Hosting Types

What Hosting Types do

Hosting Types help you group infrastructure and platform environments into reporting-friendly categories.

In Settings, this is where administrators define a named hosting classification, connect it to one or more hosting platforms, and align it to the asset types that should roll into that classification.

This matters because Yarken does not only need to know the raw source platform name. It also needs a consistent business-facing grouping that can be reused across reporting, asset analysis, and technology finance views.

How Hosting Types work in Settings

The current Settings screen shows Hosting Types as a managed list with three key columns:

Field

What it means

Hosting Type

The reporting category used in Yarken, such as Cloud, Mainframes, On-Prem, Servers, or Platform.

Hosting Platform

The specific platforms that should be treated as part of that hosting type.

Asset Type

The asset type or types that align to that hosting type.

This means a Hosting Type acts as a classification layer between low-level platform labels and the broader infrastructure view used in Yarken.

Why this setting matters

Hosting platforms often arrive in many different names and source-specific labels.

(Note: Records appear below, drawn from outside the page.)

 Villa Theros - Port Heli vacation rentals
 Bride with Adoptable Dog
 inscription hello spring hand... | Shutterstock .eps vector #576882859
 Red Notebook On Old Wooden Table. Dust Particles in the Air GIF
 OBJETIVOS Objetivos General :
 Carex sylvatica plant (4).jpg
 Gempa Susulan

Hosting Types give administrators a way to normalise that detail into a smaller set of categories that are easier to analyse and explain.

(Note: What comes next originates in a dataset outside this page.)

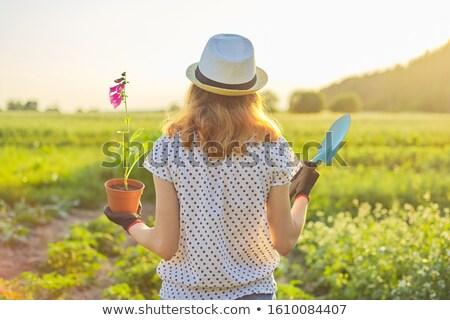 Vue arrière portrait femme pelle jardin arbre Photo stock © deandrobot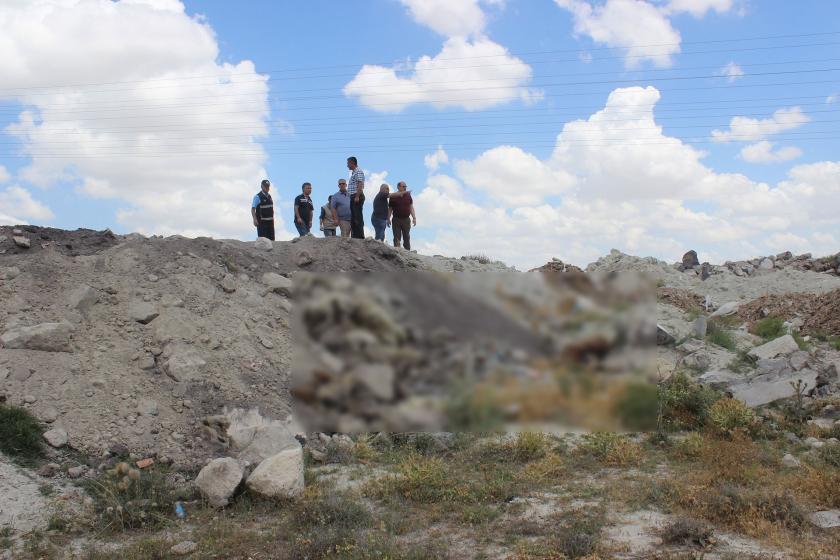 Konya'da hayvan katliamı: 12 köpek öldürülmüş halde bulundu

For example, multiple cloud or infrastructure platform names can be grouped under one Hosting Type so dashboards and reporting stay consistent.

This makes it easier to:

  1. Review infrastructure spend by hosting model.

  2. Keep platform naming consistent across the environment.

  3. Align asset analysis to broader technology finance reporting.

  4. Support hosting-oriented views such as Cloud TCO, Mainframe TCO, On-Prem TCO, and Server TCO.

What admins can do here

From the Hosting Types setting, administrators can:

  1. Review the existing hosting classifications.

  2. Search the current list.

  3. Add a new Hosting Type.

  4. Edit an existing Hosting Type and its mappings.

  5. Delete a Hosting Type that is no longer needed.

Use + ADD NEW when a new hosting model, platform grouping, or reporting classification needs to be introduced.

How to think about the structure

A good Hosting Type should represent a category that makes sense to the people who review infrastructure cost and asset ownership.

The Hosting Platform field should capture the underlying platforms that belong to that category.

The Asset Type field should reflect the asset classes that should be analysed under that hosting view.

Keep the structure stable and meaningful. If different platform names really belong to the same reporting concept, group them under one Hosting Type instead of creating unnecessary categories.

Common examples

The current Settings guidance and screen example show common hosting classifications such as:

  1. Cloud

  2. Mainframes

  3. On-Prem

  4. Servers

  5. Platform

These are useful because they describe the infrastructure model in a way that business and technology stakeholders can both understand.